#### [What you will do]
In the thread on MBTI and the Political Compass, what Economic Left/Right score does kindaconfused report?
━━━ Selected excerpt
# MBTI vs. Political Compass



## Yann

ok, i think there is a big correlation between personality and political preference
what i a want to do is to make it somewhat clear what are all those correlations ... make a final conlusion about it

what i want from you is simply giving me data ... you can get political compass results at *The Political Compass - Test*

example post: 

"INFP
Economic Left/Right: -4.38
Social Libertarian/Authoritarian: -4.00"

THANK YOU

thats all ... once i will have enough data, i will make averages out of MBTI types numbers and visualize them on scale similar to this


----------



## skycloud86

INTP

*Economic Left/Right: -8.12
Social Libertarian/Authoritarian: -7.64 *


----------



## kindaconfused

INFP

Economic Left/Right: -6.50
Social Libertarian/Authoritarian: -5.69


----------



## NeedsNewNameNow

*INTP
*

*Economic Left/Right: 3.38
Social Libertarian/Authoritarian: -0.21*


----------



## OctoberSkye

ISTP

Economic Left/Right: -2.38
Social Libertarian/Authoritarian: -4.26


----------



## Dooraven

Economic Left/Right: -5.62
Social Libertarian/Authoritarian: -4.51

INTP


----------



## Anonynony

Economic Left/Right: -0.75
Social Libertarian/Authoritarian: -3.03 
Almost in the same spot as Mandela, he's a cool dude.
I'm in the mushy middle almost, that's what the senator Inhofe told me never to be in.


----------



## Longhair

Former topics on the Political Compass on PerC:
http://personalitycafe.com/personality-test-resources/1689-political-compass.html
http://personalitycafe.com/personality-test-resources/16843-political-compass-test.html

Economics: -5,5 (usually quite a bit closer to the middle; I've become a bit annoyed by politics in my country in the last months, so I test quite a bit less as a centrist).
Social issues: -6,9 (about what I usually test as).

Edit: Argh. Didn't see that the thread had been necro'ed =/


----------



## Monsieur Dini

ENFP 7w8
Economic Left/Right: -8.00
Social Libertarian/Authoritarian: -8.05


----------



## RoSoDude

INTP 694
Economic Left/Right: -7.50
Social Libertarian/Authoritarian: -6.00

What a crazy wacko liberal I am. Took the test last year and got about the same result.

I will note that there may be some bias in how the results turn out based on the political climate of the internet (in general). There could be INTPs that don't go on this forum who have positions that like mine but reflected across one or more of the axes.


----------



## Gerd

I find this to be really interesting.

My results:

INTP
*Economic Left/Right: -7.38
Social Libertarian/Authoritarian: -2.97*


----------



## Frharry

ENFP

Economic left/right -7.75
Social Libertarian/Authoritarian -5.23

Close to Dalai Lama and Nelson Mandela, two of my all-time heroes.
━━━━━━
━━━ Data provided
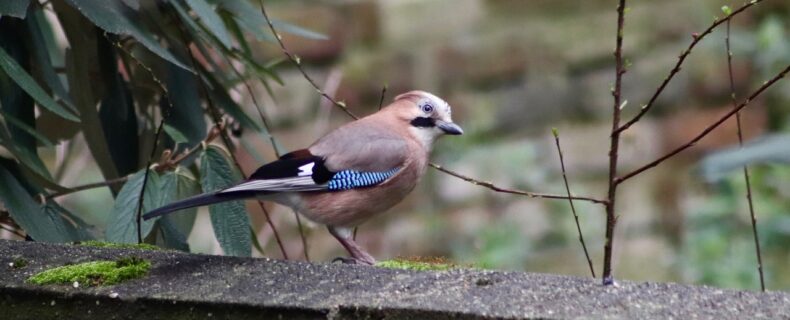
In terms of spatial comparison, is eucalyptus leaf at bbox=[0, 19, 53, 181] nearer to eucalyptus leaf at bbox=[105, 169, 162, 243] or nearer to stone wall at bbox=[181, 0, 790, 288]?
eucalyptus leaf at bbox=[105, 169, 162, 243]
━━━━━━
#### [Task answer]
-6.50